• **EXTRACT TO READ**:

══════

Syntax: ora:matches (target_string, match_pattern [, match_parameter])

ora:replace XQuery function. This extends the ora:matches function by replacing the target_string with the replace_string if the match_pattern is met ( True ). As with ora:matches, this uses regular expressions to match the text.

Syntax: ora:replace (target_string, match_pattern,
 replace_string [, match_parameter])

ora:sqrt XQuery function. As you may expect from the name, this returns the square root value of the provided number.

Syntax: ora:sqrt (number)

XPath extension functions: ora:instanceof and ora:instanceof-only. Oracle XML DB can support schema-based data when the datatypes of attributes and elements are known. Because XPath 1.0 is not aware of datatype information, there are XML DB extension functions in namespace http://xmlns.oracle.com/xdb that allow you to restrict an XML document node to a specific datatype. Function ora:instanceof can be used to restrict a node to a datatype or subtype, and ora:instanceof-only restricts a node to the datatype only. A subtype is a feature than can be used to extend or restrict a type.

Syntax: ora:instanceof(nodeset-expr, typename [, schema-url])

Syntax: ora:instanceof-only(nodeset-expr, typename [, schema-url])

In the above syntax, nodeset-expr is usually a relative XPath expression. This function returns True if the datatype of any node matches typename and False if it does not. Typename can be qualified with a namespace prefix.

══════

• **DATA SEGMENT**:
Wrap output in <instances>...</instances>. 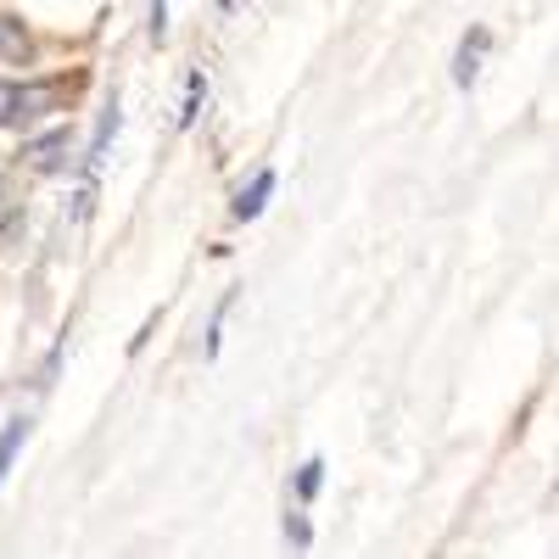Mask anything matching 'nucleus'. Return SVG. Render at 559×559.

══════

Write what comes next in the passage on Oracle XML DB extension functions, starting after its final sentence.

• **THE ANSWER**:
T hese functions will return False for non-schema-based data because it does not have a datatype associated with elements and attributes .

Querying XML Data in the XML DB Repository Using fn:doc and fn:collection Functions

There are two important XQuery functions that can be used to query all of the resources in the XML DB Repository. Fn:doc is an XQuery function that can obtain a repository file containing XML data. This file resource is pointed at by its URI argument. XQuery variables can be bound to data using the FLWOR expressions FOR and LET. XQuery function fn:doc can be used to read a single XML document stored in the XML DB repository.

The second XQuery function that queries resources in the repository is fn:collection. This can return a number of similar documents stored in the same folder in the repository.

Let’s create repository resources to illustrate how fn:doc and fn:collection work with some simple examples. We will start by creating a resource using the DBMS_XDB PL/SQL package. This can be used to manage resources in XML DB. The createResource procedure is used in this case to create new file resources that contain the Orders and Partys XML documents.

Create the orders and partys resource names used in the examples below. There is one additional resource created named ordersnamespace.xml, which shows an example of a namespace being used.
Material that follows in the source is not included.